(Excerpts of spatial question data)
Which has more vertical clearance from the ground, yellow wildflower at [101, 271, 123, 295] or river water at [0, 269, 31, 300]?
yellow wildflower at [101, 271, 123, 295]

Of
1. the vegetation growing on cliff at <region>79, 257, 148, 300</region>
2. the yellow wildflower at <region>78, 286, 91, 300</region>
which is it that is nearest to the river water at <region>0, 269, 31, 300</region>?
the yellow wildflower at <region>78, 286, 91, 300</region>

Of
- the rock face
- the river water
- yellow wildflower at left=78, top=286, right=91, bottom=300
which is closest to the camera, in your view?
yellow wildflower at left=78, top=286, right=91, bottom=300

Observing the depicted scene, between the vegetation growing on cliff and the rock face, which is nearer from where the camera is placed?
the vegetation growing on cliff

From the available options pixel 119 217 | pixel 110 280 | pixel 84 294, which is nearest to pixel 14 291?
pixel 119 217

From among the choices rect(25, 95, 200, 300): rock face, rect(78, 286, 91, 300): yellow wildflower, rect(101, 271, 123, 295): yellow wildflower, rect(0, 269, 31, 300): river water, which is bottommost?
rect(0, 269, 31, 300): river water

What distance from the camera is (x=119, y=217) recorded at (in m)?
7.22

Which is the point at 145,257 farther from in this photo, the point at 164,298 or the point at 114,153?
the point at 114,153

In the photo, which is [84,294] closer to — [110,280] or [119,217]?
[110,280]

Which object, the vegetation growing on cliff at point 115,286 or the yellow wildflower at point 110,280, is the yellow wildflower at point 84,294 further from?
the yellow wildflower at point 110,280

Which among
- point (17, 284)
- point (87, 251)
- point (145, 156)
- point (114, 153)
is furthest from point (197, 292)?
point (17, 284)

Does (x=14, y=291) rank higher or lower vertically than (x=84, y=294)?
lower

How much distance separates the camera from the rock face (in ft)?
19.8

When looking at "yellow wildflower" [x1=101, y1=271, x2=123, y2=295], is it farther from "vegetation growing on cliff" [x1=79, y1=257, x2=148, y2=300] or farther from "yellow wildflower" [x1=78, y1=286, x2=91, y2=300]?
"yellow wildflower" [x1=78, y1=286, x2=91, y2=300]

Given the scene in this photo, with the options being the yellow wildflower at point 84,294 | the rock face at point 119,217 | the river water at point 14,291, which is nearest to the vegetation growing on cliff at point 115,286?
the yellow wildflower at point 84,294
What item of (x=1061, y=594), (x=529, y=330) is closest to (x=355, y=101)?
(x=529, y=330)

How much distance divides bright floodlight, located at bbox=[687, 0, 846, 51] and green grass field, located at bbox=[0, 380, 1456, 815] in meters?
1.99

*AIM*
Update the listing above by changing "bright floodlight" to "overhead floodlight" wherever it occurs. Leave everything else unchanged.

*RESPONSE FOR THIS EXERCISE*
Which has more vertical clearance from the ground, yellow wildflower at [101, 271, 123, 295] or river water at [0, 269, 31, 300]?
yellow wildflower at [101, 271, 123, 295]

Of
1. the vegetation growing on cliff at <region>79, 257, 148, 300</region>
2. the yellow wildflower at <region>78, 286, 91, 300</region>
which is it that is nearest to the river water at <region>0, 269, 31, 300</region>?
the yellow wildflower at <region>78, 286, 91, 300</region>

Of
- the rock face
- the river water
- yellow wildflower at left=78, top=286, right=91, bottom=300
which is closest to the camera, in your view?
yellow wildflower at left=78, top=286, right=91, bottom=300

Observing the depicted scene, between the vegetation growing on cliff and the rock face, which is nearer from where the camera is placed?
the vegetation growing on cliff

From the available options pixel 119 217 | pixel 110 280 | pixel 84 294, which is nearest to pixel 14 291?
pixel 119 217

From among the choices rect(25, 95, 200, 300): rock face, rect(78, 286, 91, 300): yellow wildflower, rect(101, 271, 123, 295): yellow wildflower, rect(0, 269, 31, 300): river water, which is bottommost?
rect(0, 269, 31, 300): river water

What distance from the camera is (x=119, y=217) recorded at (in m)?
7.22

Which is the point at 145,257 farther from in this photo, the point at 164,298 or the point at 114,153?
the point at 114,153

In the photo, which is [84,294] closer to — [110,280] or [119,217]?
[110,280]

Which object, the vegetation growing on cliff at point 115,286 or the yellow wildflower at point 110,280, is the yellow wildflower at point 84,294 further from?
the yellow wildflower at point 110,280

Which among
- point (17, 284)
- point (87, 251)
- point (145, 156)
- point (114, 153)
is furthest from point (197, 292)?
point (17, 284)

Does (x=14, y=291) rank higher or lower vertically than (x=84, y=294)?
lower

How much distance separates the camera from the rock face (in ft)?
19.8

When looking at "yellow wildflower" [x1=101, y1=271, x2=123, y2=295], is it farther from "vegetation growing on cliff" [x1=79, y1=257, x2=148, y2=300] or farther from "yellow wildflower" [x1=78, y1=286, x2=91, y2=300]?
"yellow wildflower" [x1=78, y1=286, x2=91, y2=300]

Given the scene in this photo, with the options being the yellow wildflower at point 84,294 | the rock face at point 119,217 | the river water at point 14,291, which is nearest to the vegetation growing on cliff at point 115,286?
the yellow wildflower at point 84,294
What item of (x=1061, y=594), (x=529, y=330) is closest to (x=355, y=101)?
(x=529, y=330)

How much distance divides overhead floodlight, located at bbox=[687, 0, 846, 51] and green grass field, located at bbox=[0, 380, 1456, 815] in meters?
1.99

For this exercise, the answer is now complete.